Ingolstadt
Nichts als die Schönheit der Sprache

Hansgünther Heyme inszeniert am Stadttheater Ingolstadt eine radikal reduzierte Version von Schillers "Maria Stuart"

04.12.2016 | Stand 02.12.2020, 18:58 Uhr

Kampf der Königinnen: Yael Ehrenkönig (Maria, links) und Teresa Trauth in Hansgünther Heymes Inszenierung von "Maria Stuart" am Stadttheater Ingolstadt. - Foto: Klenk

Ingolstadt (DK) Nur ein paar Augenblicke lang reißt der Sprachfluss von Friedrich Schillers Trauerspiel "Maria Stuart" ab. Das ist so erschreckender, weil diese so makellos perfekt gebauten Verse, sonst so unaufhaltsam dahinströmen wie Wasser. Da ist kein Raum für Irritationen, auch in Momenten größter psychischer Katastrophen ist die verbale Brillanz der Theaterfiguren niemals gefährdet. Aber einen Moment lang zerbricht der schöne Schein der Dichtkunst in Hansgünther Heymes Inszenierung im Großen Haus des Stadttheaters Ingolstadt. Wie von einem elektrischen Schlag getroffen taumelt Teresa Traut, die Königinnen-Darstellerin, vom Schreibpult zurück, wie eine Blinde tappt sie orientierungslos durch die düstere Szenerie. Es herrscht totale Stille, es ist, als wäre das Stück vorzeitig abgebrochen. Dann endlich, nach Jahren des Zauderns und Verzögerns, unterschreibt Elizabeth das Hinrichtungsdekret für ihre Konkurrentin Maria Stuart. Nicht aus Überzeugung, sondern weil sie endlich ihre innere Ruhe zurückgewinnen will. Sie vertilge ihre Feindin, sagt sie, und stellt sich dabei vor deren Bildnis, als wollte sie es nicht nur verdecken, sondern auslöschen.

Alles steuert in diesem Stück auf diese Szene der schicksalhaften Entscheidung zu, sie ist ein Zentrum des Dramas. Und Heyme inszeniert sie als Stille, als Sprachversagen. Das ist so bemerkenswert, weil vorher und nachher Sprache nahezu alles ist in dieser Inszenierung. Aber die Konzentration allein auf Verse und Worte ist bei Schiller, dem Großmeister der Formulierungskunst, voller Fallstricke. Die fünfhebigen Jamben, die ausgefeilten Zeilen des Trauerspiels klingen immer irgendwie gut, fast egal wie man sie spricht. Aber sie machen das Drama leicht zum faden Sprachoratorium, zum geleierten Singsang, zum Deklamationserguss. Nur Operngesang ist noch artifizieller.

--- --- ---

» **AUFGABE 1**
Wer inszeniert laut der Theaterkritik „Maria Stuart“ am Stadttheater Ingolstadt?
» **AUFGABE 2**
Schreib den Abschnitt der Theaterkritik, beginnend bei „Alles steuert in“ und endend bei „ist noch artifizieller.“, noch einmal ab und tausche dabei „Sprachversagen“ gegen „Verstummen“.
Die Einträge stehen in keinem Zusammenhang mit der Theaterkritik.

» **DATENSATZ**
--- --- ---

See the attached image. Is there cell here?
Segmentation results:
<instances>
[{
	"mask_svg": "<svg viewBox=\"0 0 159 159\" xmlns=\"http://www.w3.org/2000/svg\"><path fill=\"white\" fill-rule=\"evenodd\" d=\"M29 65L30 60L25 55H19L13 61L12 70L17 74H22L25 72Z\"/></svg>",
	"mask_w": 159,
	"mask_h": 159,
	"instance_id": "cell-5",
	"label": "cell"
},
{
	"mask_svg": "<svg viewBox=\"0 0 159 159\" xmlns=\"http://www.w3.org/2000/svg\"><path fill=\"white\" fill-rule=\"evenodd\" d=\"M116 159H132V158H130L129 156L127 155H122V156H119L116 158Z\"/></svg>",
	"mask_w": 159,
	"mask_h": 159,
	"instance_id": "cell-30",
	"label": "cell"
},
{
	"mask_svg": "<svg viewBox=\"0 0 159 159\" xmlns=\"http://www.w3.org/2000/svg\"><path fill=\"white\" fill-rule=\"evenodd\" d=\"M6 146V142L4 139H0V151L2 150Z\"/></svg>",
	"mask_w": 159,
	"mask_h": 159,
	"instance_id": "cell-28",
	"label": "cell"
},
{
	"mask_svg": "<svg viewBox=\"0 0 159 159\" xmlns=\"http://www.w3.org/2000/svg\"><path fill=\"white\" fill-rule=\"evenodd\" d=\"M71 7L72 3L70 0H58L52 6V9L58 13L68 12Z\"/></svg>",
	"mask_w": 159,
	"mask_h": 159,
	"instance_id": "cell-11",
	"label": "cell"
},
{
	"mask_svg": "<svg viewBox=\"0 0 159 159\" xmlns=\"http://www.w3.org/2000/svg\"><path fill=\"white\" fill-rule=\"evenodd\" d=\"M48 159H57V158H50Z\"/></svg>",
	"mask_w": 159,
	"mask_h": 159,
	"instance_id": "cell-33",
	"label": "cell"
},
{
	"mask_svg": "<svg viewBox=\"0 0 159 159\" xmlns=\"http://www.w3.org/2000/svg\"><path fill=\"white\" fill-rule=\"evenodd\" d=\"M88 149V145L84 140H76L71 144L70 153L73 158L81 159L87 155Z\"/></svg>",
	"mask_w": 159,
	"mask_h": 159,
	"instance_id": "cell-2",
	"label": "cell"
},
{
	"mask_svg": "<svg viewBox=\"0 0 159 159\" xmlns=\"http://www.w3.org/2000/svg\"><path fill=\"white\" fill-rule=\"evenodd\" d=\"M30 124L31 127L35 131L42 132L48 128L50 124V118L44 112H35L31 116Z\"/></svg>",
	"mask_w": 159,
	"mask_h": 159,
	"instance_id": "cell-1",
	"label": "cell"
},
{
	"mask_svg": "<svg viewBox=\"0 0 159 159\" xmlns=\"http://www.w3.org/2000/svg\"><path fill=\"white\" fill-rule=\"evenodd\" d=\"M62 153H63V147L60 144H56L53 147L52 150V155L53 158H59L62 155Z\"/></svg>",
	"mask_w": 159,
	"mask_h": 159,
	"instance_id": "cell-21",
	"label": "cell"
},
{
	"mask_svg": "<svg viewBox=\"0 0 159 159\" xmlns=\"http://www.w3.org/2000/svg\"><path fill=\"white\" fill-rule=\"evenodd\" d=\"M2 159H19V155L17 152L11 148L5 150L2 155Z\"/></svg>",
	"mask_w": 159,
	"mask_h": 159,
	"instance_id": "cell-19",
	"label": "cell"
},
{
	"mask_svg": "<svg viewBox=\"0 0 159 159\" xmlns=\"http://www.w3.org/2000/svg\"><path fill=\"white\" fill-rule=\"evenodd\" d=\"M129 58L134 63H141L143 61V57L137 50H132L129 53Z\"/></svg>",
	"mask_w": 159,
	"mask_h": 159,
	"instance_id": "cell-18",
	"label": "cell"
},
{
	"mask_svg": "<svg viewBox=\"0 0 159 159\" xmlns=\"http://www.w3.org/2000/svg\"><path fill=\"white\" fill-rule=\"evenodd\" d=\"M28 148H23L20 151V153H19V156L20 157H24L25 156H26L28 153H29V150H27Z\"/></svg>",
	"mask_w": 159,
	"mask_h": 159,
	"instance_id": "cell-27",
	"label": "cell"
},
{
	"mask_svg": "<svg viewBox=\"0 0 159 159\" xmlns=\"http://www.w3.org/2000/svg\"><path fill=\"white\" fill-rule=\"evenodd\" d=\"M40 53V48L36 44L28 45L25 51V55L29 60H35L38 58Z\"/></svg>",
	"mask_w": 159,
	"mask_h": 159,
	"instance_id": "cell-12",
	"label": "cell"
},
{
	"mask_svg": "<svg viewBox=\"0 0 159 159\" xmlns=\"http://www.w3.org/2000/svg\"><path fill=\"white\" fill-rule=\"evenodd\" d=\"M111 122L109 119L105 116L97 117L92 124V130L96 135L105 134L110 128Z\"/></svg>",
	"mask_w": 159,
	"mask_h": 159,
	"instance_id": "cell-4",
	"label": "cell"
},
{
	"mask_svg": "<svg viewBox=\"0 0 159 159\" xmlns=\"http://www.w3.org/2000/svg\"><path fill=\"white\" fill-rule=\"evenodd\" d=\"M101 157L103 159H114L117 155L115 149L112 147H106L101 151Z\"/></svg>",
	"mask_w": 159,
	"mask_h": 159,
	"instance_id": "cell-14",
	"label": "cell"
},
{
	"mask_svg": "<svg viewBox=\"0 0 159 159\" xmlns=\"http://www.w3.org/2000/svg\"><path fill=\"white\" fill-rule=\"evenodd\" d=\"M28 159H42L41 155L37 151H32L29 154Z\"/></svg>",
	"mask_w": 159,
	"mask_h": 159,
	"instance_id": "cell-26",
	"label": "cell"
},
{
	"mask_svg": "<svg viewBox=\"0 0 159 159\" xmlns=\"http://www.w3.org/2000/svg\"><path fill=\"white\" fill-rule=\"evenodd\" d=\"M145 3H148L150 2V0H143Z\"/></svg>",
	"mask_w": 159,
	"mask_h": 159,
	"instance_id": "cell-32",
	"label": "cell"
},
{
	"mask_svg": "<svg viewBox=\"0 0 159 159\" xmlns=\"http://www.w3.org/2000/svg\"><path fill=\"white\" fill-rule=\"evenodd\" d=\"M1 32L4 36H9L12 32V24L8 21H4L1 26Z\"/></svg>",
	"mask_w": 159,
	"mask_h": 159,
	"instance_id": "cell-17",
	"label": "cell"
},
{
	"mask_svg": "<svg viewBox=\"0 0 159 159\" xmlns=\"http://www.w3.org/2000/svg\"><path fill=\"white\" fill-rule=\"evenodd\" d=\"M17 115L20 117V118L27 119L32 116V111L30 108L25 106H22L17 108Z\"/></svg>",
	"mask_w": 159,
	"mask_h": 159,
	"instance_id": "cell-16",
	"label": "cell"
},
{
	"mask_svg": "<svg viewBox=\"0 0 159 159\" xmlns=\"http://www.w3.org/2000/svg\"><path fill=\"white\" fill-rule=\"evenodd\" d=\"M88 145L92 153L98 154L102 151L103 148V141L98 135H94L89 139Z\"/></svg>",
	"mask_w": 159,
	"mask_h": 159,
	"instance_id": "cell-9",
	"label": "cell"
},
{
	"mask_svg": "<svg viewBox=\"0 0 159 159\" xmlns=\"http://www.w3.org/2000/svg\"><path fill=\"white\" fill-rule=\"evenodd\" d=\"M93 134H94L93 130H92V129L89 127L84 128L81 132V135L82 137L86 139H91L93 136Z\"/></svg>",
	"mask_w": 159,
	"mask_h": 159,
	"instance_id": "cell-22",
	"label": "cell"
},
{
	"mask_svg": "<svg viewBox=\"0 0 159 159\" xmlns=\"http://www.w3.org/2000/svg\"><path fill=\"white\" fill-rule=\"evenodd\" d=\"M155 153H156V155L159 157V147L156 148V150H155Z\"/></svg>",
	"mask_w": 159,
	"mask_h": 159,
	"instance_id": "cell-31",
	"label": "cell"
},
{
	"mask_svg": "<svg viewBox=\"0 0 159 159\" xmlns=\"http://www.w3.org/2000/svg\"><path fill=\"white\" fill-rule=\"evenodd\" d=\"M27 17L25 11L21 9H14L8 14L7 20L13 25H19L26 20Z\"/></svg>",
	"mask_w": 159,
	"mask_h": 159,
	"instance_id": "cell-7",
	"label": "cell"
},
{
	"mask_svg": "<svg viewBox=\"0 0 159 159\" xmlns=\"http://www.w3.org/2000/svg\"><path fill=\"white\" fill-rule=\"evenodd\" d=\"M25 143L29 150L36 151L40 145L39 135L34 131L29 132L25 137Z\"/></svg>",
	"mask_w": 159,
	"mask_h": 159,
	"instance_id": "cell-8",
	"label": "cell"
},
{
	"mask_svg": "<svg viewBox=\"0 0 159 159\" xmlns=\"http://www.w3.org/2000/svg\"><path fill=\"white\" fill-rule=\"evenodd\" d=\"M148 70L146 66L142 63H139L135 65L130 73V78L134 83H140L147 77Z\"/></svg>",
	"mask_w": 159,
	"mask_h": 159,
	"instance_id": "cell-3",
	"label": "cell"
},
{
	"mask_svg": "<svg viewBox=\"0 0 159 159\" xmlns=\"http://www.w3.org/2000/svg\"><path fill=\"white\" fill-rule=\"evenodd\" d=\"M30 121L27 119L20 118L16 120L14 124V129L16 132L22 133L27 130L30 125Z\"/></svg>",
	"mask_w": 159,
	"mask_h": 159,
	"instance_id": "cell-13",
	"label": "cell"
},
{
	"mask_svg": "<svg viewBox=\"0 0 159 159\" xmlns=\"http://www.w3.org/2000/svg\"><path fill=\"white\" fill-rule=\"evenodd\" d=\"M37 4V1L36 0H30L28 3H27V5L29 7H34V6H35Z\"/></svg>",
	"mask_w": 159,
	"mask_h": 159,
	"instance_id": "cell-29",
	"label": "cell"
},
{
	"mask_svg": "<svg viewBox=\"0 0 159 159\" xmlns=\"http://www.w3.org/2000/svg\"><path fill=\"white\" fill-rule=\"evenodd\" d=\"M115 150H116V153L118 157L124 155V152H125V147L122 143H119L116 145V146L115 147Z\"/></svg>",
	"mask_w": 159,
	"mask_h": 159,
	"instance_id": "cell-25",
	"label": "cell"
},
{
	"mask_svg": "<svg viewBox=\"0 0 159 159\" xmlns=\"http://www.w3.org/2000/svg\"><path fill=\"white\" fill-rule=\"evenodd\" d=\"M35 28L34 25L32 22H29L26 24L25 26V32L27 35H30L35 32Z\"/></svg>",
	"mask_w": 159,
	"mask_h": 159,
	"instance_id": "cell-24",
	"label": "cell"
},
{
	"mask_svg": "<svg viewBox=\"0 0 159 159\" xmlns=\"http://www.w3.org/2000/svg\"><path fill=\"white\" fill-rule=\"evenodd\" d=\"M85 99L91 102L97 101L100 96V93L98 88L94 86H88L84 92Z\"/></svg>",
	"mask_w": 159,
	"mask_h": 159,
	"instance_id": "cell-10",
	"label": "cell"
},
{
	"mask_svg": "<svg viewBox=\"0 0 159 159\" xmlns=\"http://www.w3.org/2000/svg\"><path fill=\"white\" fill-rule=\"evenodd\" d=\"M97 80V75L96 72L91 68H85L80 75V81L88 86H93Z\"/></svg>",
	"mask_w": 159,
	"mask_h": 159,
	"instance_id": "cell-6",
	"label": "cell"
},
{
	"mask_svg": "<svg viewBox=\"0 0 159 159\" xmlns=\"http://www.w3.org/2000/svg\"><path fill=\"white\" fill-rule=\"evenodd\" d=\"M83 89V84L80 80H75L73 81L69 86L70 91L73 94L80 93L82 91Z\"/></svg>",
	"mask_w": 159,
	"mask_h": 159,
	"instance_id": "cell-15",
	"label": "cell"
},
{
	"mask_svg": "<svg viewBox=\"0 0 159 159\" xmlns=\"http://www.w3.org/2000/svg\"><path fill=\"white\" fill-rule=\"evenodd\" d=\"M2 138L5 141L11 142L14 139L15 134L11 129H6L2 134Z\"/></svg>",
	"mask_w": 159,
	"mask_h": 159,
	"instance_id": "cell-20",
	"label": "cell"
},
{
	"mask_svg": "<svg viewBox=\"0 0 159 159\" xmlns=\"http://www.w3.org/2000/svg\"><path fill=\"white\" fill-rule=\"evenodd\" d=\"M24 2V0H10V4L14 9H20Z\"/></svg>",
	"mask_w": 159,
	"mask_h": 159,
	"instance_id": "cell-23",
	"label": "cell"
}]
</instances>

--- --- ---

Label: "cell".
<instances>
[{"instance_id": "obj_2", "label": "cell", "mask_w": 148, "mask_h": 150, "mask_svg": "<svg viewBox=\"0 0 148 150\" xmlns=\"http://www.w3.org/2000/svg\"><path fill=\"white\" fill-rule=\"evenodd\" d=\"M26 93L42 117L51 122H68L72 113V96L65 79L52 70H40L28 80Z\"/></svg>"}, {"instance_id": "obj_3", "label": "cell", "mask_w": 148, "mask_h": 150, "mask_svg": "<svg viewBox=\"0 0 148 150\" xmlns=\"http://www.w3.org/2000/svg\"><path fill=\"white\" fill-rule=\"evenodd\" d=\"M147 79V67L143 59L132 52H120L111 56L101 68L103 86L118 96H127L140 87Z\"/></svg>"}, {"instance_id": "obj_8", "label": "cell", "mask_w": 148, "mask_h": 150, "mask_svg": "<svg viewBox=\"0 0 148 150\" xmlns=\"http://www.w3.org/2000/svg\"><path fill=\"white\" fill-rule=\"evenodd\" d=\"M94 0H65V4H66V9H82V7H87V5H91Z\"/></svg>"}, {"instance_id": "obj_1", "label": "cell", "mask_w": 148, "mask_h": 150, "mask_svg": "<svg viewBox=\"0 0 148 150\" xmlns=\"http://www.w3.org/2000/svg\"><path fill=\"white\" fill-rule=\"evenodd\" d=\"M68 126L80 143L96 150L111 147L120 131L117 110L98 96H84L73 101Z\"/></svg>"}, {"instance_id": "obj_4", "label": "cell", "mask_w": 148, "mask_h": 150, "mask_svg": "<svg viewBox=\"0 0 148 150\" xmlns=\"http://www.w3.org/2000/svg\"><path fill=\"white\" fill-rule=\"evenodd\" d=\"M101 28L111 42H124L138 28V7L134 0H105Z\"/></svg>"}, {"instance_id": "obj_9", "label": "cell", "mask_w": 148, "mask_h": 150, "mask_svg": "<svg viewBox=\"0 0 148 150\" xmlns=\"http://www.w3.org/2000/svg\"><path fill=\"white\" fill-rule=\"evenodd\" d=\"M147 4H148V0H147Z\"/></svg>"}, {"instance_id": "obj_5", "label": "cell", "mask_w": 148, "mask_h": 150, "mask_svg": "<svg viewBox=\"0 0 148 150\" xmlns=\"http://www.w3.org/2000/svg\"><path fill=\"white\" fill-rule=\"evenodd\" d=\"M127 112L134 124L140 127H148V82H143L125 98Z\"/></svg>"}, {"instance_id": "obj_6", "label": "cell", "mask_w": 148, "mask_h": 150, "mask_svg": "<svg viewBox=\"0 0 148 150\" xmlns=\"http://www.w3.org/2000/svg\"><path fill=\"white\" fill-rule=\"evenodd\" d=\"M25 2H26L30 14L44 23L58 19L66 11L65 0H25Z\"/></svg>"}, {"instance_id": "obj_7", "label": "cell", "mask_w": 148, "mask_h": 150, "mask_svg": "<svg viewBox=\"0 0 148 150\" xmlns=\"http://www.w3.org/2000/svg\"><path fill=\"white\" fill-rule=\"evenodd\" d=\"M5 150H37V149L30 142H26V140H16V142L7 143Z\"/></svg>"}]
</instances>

--- --- ---

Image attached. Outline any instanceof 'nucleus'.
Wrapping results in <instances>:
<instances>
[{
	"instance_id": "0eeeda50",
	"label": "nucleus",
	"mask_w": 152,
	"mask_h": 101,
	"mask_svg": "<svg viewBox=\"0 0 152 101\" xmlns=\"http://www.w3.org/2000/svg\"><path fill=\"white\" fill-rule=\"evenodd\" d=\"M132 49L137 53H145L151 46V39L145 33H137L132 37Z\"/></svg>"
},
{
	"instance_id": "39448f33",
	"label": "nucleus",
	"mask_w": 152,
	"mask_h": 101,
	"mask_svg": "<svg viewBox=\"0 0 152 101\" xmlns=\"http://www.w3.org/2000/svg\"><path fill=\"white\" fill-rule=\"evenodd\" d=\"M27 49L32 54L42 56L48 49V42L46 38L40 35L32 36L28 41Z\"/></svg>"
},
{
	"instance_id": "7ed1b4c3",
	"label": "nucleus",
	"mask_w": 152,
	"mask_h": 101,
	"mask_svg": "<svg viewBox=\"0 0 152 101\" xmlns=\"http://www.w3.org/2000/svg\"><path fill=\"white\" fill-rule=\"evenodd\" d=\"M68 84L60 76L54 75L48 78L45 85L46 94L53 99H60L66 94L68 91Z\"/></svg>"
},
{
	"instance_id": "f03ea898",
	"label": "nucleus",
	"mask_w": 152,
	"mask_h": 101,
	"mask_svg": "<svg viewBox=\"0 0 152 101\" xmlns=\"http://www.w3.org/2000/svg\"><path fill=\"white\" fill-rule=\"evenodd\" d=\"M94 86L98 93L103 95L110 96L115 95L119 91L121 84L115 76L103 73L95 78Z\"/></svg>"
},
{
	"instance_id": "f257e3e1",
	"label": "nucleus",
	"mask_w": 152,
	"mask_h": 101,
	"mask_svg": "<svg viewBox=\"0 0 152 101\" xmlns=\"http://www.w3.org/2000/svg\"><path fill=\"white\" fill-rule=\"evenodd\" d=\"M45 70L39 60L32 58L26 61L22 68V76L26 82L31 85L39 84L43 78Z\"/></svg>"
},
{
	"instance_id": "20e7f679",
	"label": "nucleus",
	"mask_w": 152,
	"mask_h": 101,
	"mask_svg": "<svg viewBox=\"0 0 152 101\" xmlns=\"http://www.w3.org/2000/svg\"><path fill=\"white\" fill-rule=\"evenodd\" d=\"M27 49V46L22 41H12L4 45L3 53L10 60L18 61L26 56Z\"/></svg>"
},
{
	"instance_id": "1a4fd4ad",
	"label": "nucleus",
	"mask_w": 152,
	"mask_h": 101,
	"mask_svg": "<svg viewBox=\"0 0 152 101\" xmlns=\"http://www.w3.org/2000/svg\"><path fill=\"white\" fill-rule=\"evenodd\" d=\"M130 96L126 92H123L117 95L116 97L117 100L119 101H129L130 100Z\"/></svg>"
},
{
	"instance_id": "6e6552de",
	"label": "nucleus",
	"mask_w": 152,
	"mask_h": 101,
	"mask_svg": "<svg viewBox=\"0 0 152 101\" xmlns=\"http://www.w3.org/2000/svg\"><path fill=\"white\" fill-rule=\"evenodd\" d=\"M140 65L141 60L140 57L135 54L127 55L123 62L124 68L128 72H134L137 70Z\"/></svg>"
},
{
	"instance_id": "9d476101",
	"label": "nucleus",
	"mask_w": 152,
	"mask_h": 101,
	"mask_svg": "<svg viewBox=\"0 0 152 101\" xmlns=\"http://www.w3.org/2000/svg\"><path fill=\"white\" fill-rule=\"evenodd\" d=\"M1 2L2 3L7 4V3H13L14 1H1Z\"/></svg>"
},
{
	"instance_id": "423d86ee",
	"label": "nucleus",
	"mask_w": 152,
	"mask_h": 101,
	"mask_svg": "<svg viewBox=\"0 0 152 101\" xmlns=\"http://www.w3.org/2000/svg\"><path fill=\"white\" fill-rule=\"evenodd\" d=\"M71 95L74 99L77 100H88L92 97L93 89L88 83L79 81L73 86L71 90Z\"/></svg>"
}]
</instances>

--- --- ---

» **LÖSUNG 1**
Hansgünther Heyme

» **LÖSUNG 2**
Alles steuert in diesem Stück auf diese Szene der schicksalhaften Entscheidung zu, sie ist ein Zentrum des Dramas. Und Heyme inszeniert sie als Stille, als Verstummen. Das ist so bemerkenswert, weil vorher und nachher Sprache nahezu alles ist in dieser Inszenierung. Aber die Konzentration allein auf Verse und Worte ist bei Schiller, dem Großmeister der Formulierungskunst, voller Fallstricke. Die fünfhebigen Jamben, die ausgefeilten Zeilen des Trauerspiels klingen immer irgendwie gut, fast egal wie man sie spricht. Aber sie machen das Drama leicht zum faden Sprachoratorium, zum geleierten Singsang, zum Deklamationserguss. Nur Operngesang ist noch artifizieller.